GOAL OF THE EXERCISE: Retype word for word the stretch of entries below from the line that has "NISSAN NOTE 1.2 V MNC AT ปี 2020 (2ขช 4337)" through the line that has "Kúpeľňa v ubytovaní Cala CostaBravaSi", and omit the pictures.
--*--
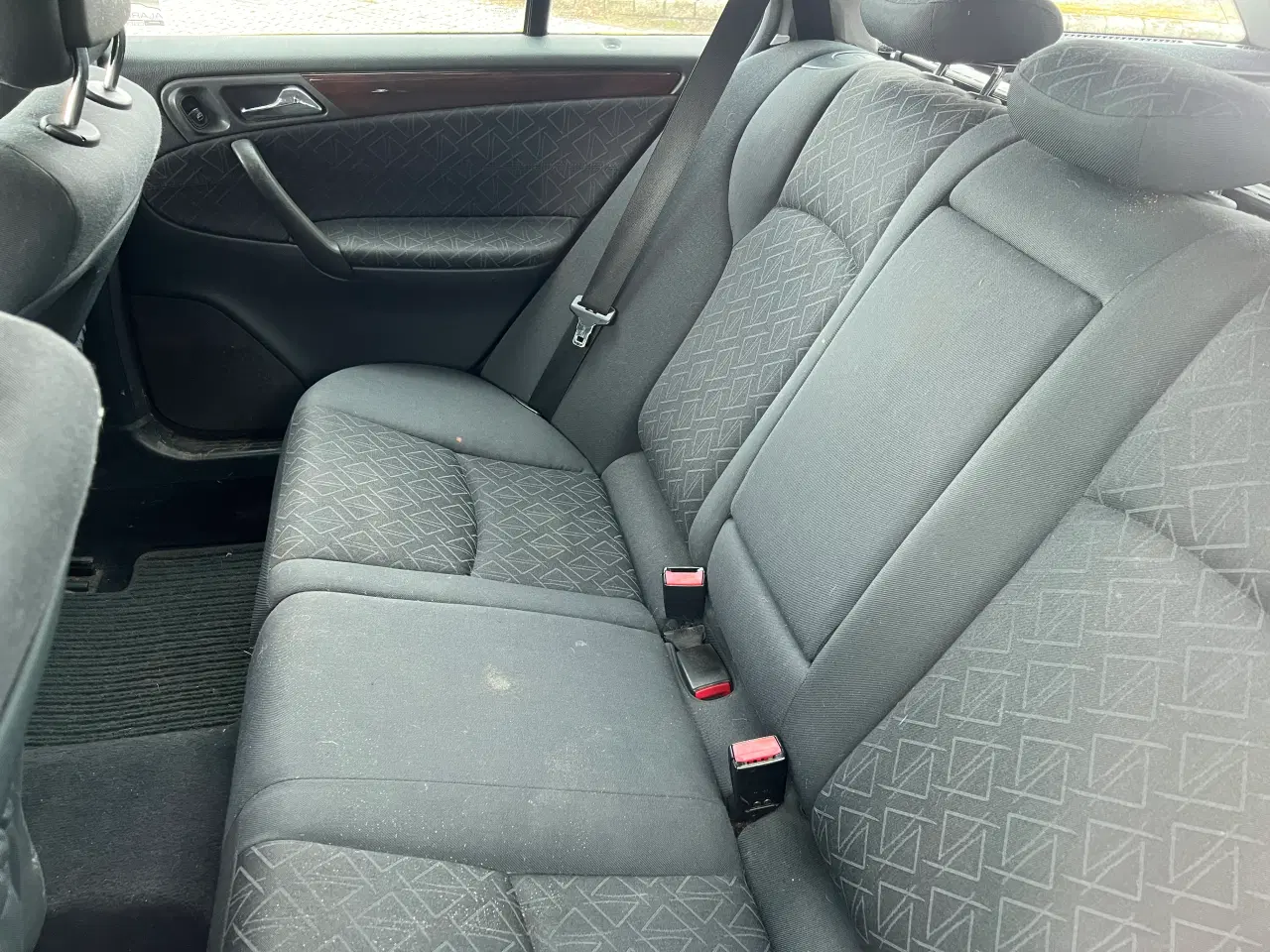 Billede 10 - Mercedes C 180 Kompressor Classic stc. aut.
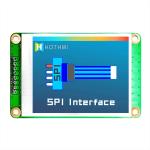 Medical 2.4 Inch TFT LCD Module 240x320 Full View HTM-TFT024A16-SPI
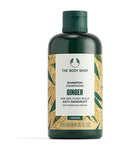 The Body Shop Ginger Anti Dandruff Shampoo | Grocsy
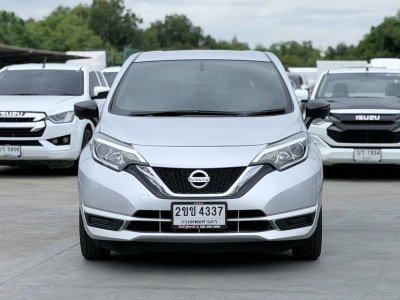 NISSAN NOTE 1.2 V MNC AT ปี 2020 (2ขช 4337)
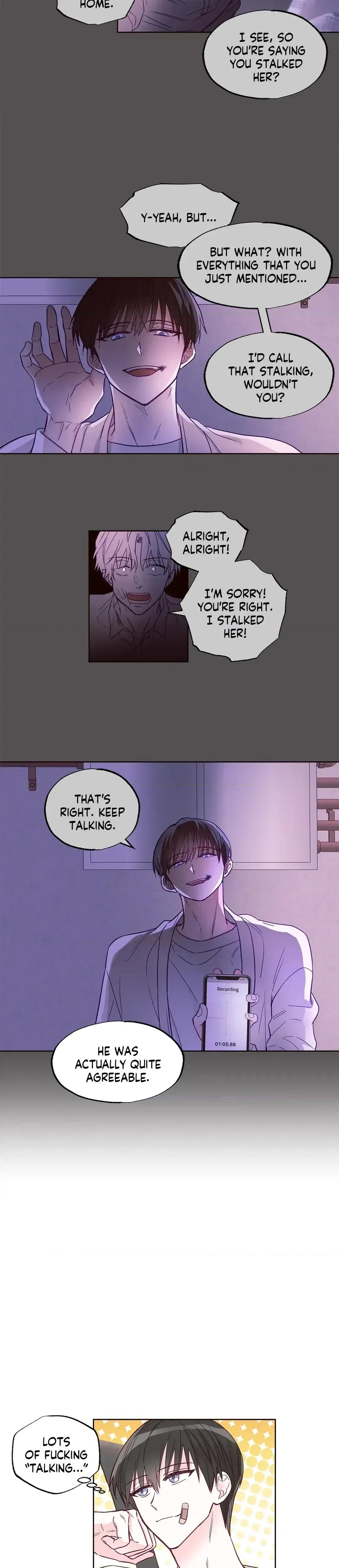 Learning To Love You Chapter 16, page 3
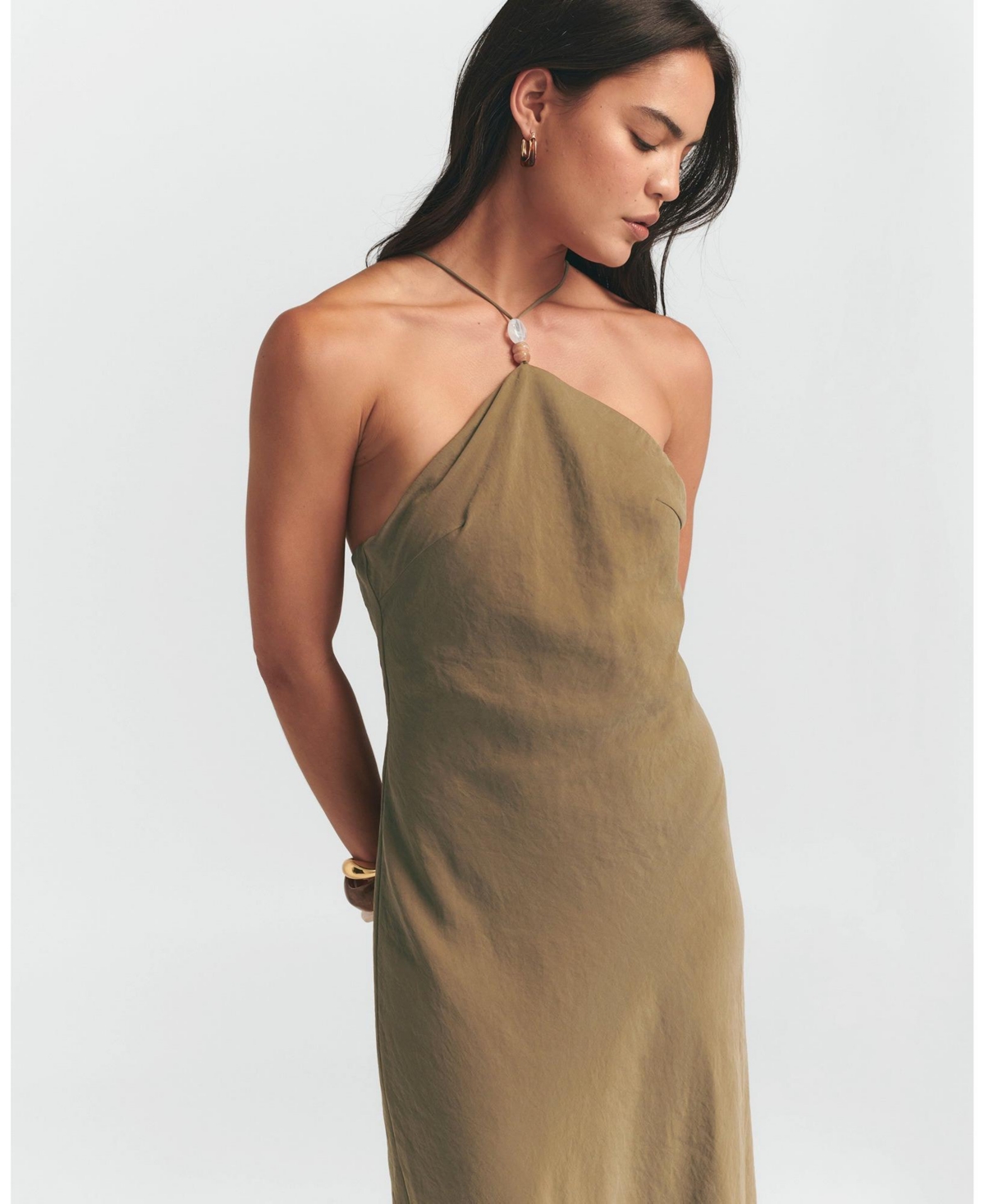 St Mrlo Women's Anais Slip Dress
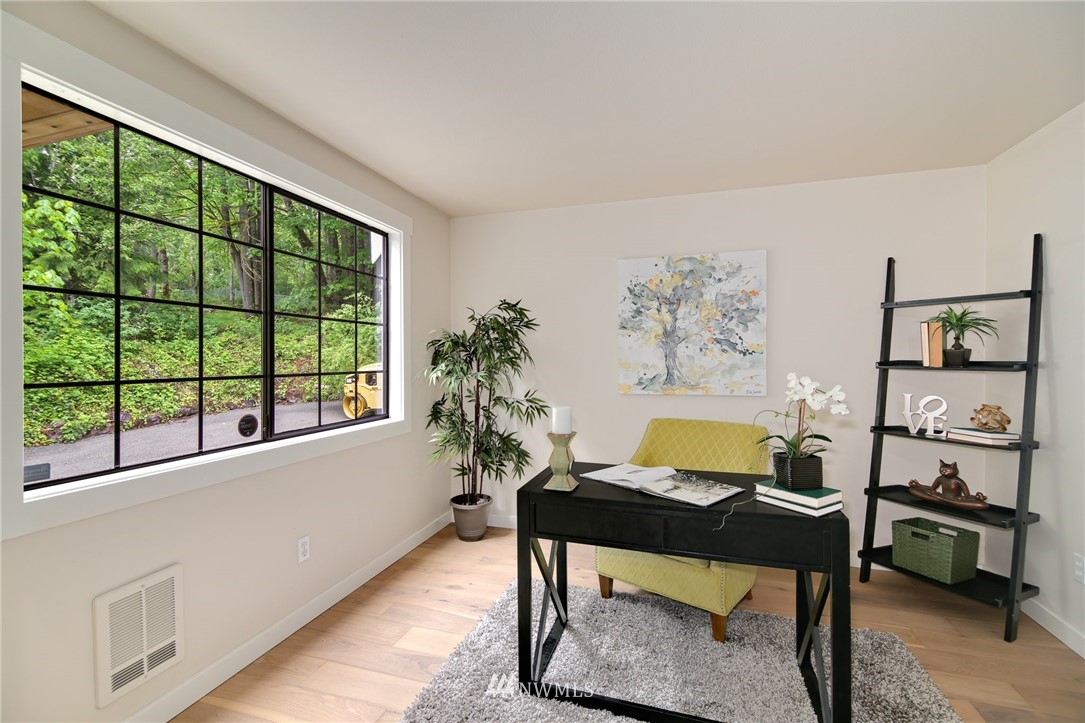 28505 Northeast Tolt Hill Road Carnation, WA 98014 - Photo 7 of 25 a living room with furniture and a window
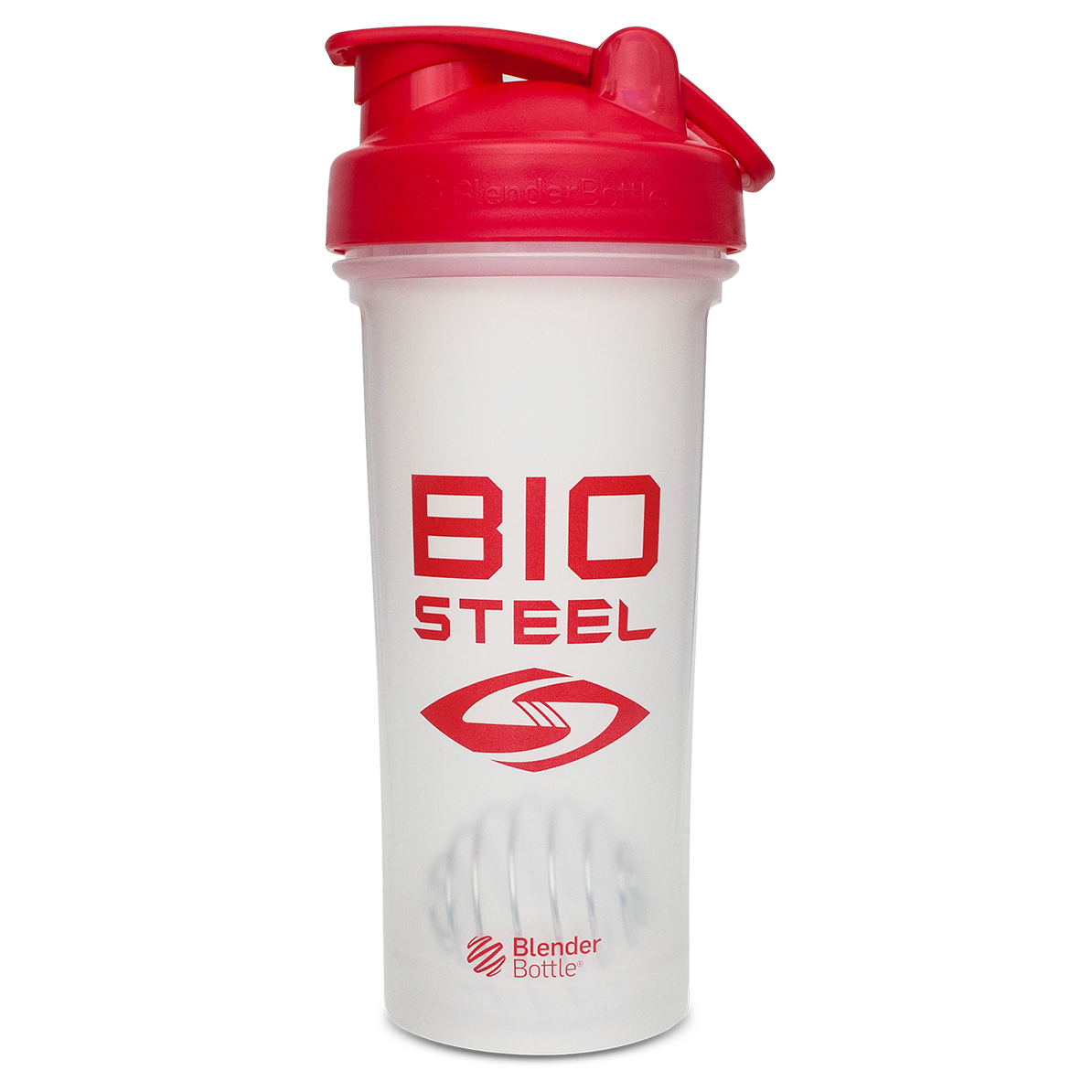 Gobelet shaker en acier bio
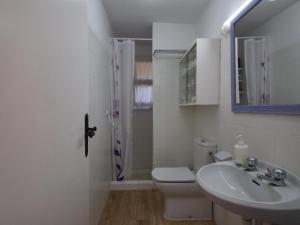 Kúpeľňa v ubytovaní Cala CostaBravaSi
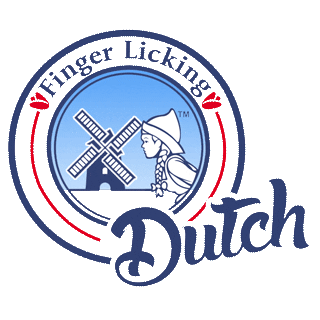 Coffee Tea Sticker by Finger Licking Dutch
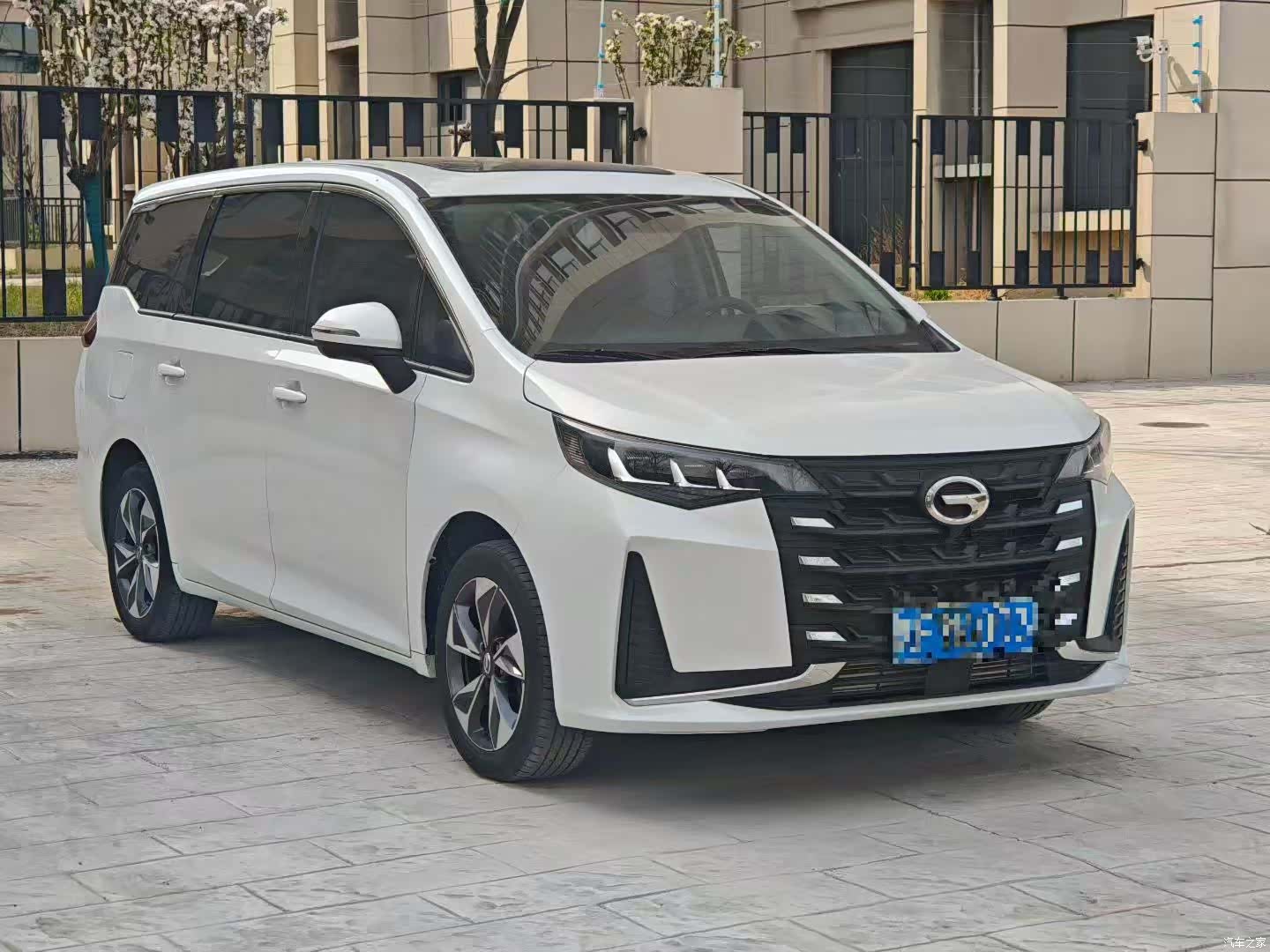 Trumpchi M6, 2023 3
--*--
ANSWER SPACE:
 NISSAN NOTE 1.2 V MNC AT ปี 2020 (2ขช 4337)
 Learning To Love You Chapter 16, page 3
 St Mrlo Women's Anais Slip Dress
 28505 Northeast Tolt Hill Road Carnation, WA 98014 - Photo 7 of 25 a living room with furniture and a window
 Gobelet shaker en acier bio
 Kúpeľňa v ubytovaní Cala CostaBravaSi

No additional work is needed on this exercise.